The benefit of a homemade compost is that is not sterile as in bought compost. It still has the bugs and bacteria in the soil as it decomposes. Place the compost bin in a warm place where it will get sun, at least for some of the year when the weather is warm.
Collect all the weeds and grass clippings from the maintenance on the section and layer them between dry matter like dry leaves, cut up corrugated cardboard or balls of newspaper from mail outs delivered to the letterbox. This is an excellent way to recycle. Avoid putting any food scraps in the compost bin if you want to avoid having rodents. Instead, use a worm farm for your scraps.
Prepare the area for the compost. You can use 5 pallets screwed together or buy compost harvesters. The latter often don’t have enough air holes in them to make compost efficiently. Place a layer of sticks done on the base or use a pallet as the base. This will allow airflow up from the base. Alternate layers of brown and green and spray with some water. Cover with a carpet mat and/or tarpaulin.

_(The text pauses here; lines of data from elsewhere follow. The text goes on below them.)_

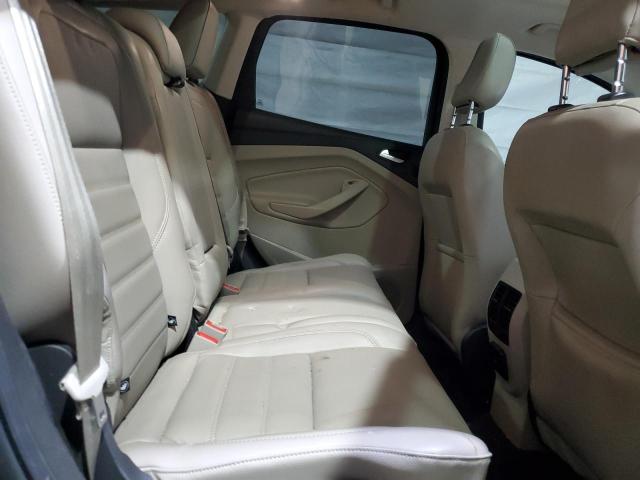 2018 FORD ESCAPE TIT 1FMCU9J98JUD18862
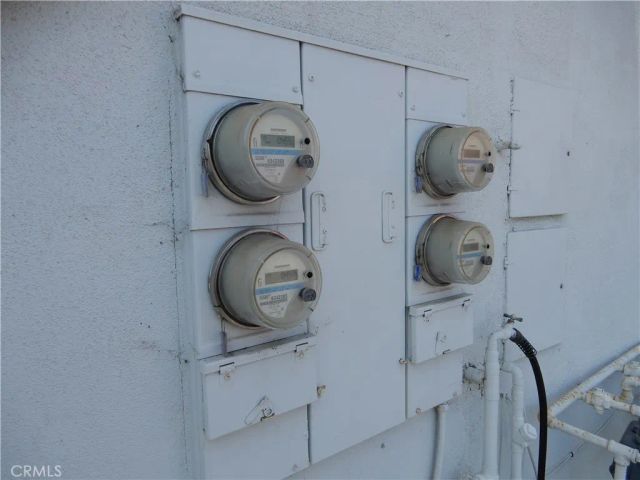 106 Dije Court, San Clemente, CA 92672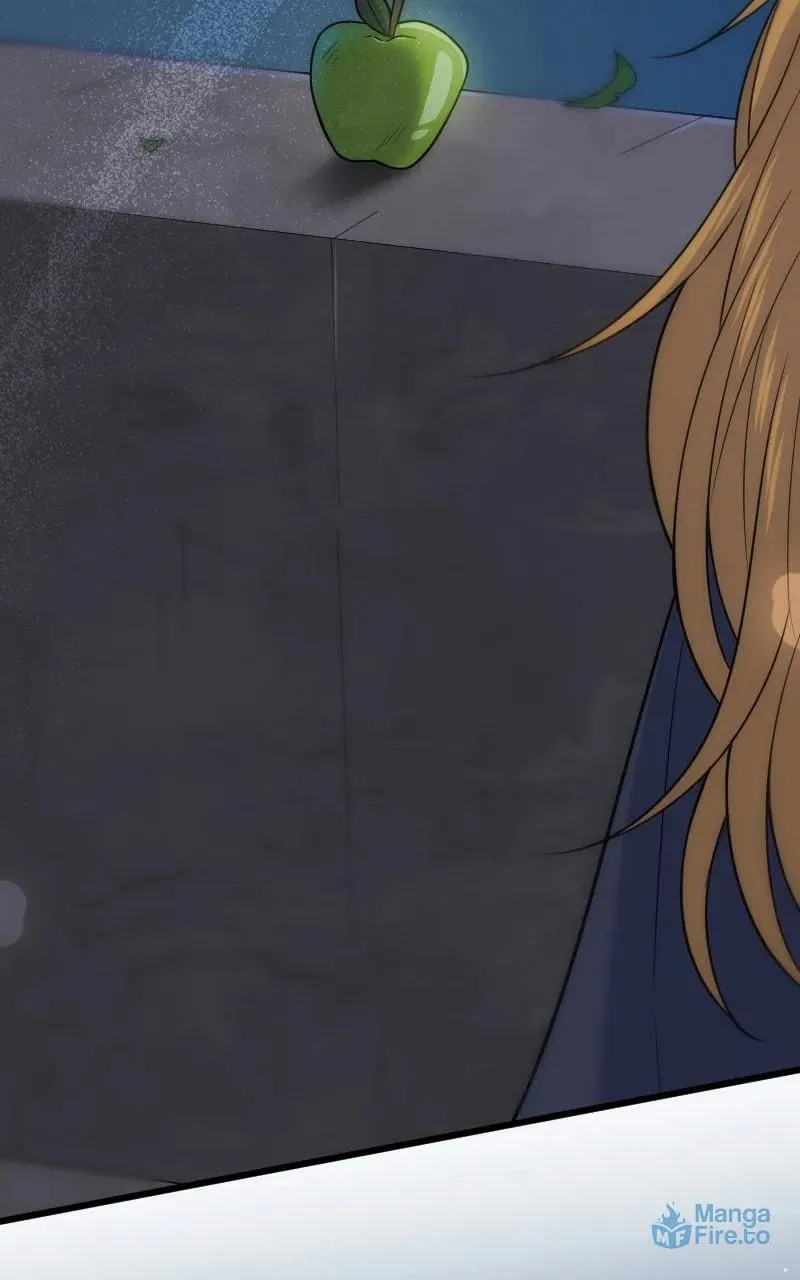 Watermelon (Colored) Chapter 233 page 75 - 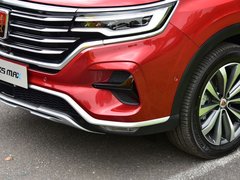 2019款 300TGI 自动智能座舱旗舰版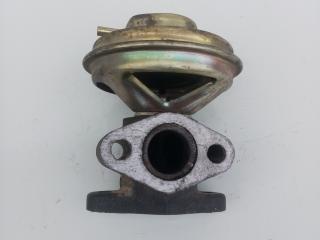 клапан EGR Nissan Primera P11 1998, 2.0 л., дизель, МКПП, седан, 0020329A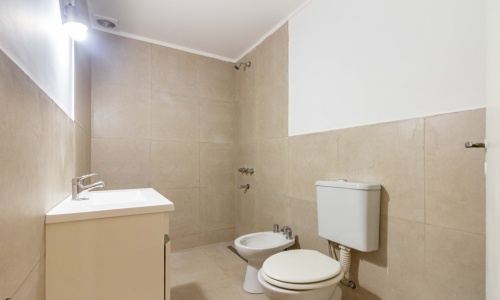 Laprida 2007, Recoleta, 1 Habitación Habitaciones, 2 Ambientes Ambientes,1 BañoBaños,Departamento,Venta,Laprida 2007, Recoleta,1,1552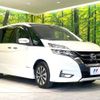 nissan serena 2018 -NISSAN--Serena DAA-GFC27--GFC27-072809---NISSAN--Serena DAA-GFC27--GFC27-072809- image 17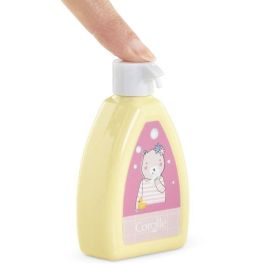 Accesorios para casa de Muñecas Corolle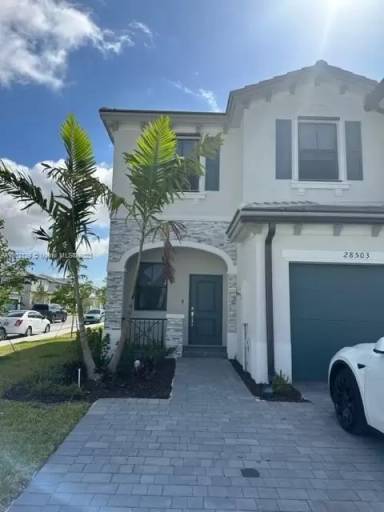 Main picture of 28503 SW 134th Ct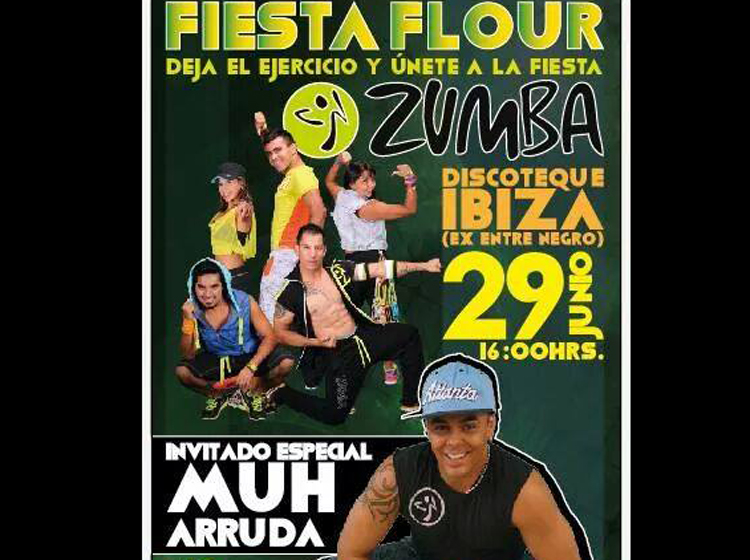 DISCOTEQUE IBIZA discoteque ibiza: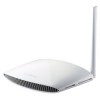 Edimax BR-6228NS v3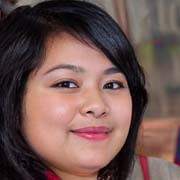 Mathematics tutor in St Ives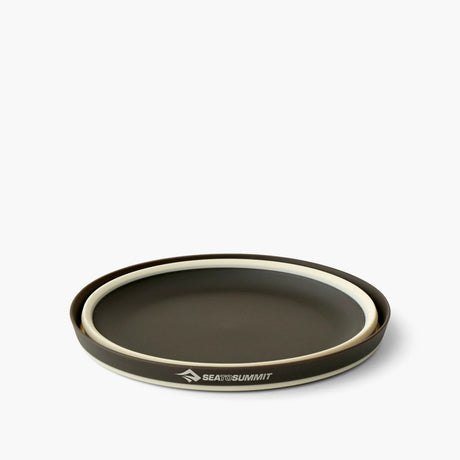 Sea To Summit Frontier UL Collapsible Bowl Sea To Summit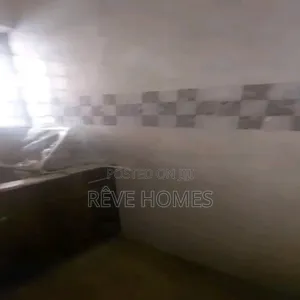 Studio Apartment in Makoko for rent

The cold compost method is generally used by the home gardener who add little amounts over a long period of time. This cold composting method takes time. Hot composting is when the pile is made up in one go, creating a heap of at least 1 metre by 1 metre. The compost heats up and benefits from adding oxygen/air by turning the compost with a garden fork every few days then every few weeks.
Ensure that compost is well broken down before adding to new plants of seeds. It may be best to have 2-3 compost bins in a garden so one bin is used for several months and then left to allow the pile to decompose down into soil.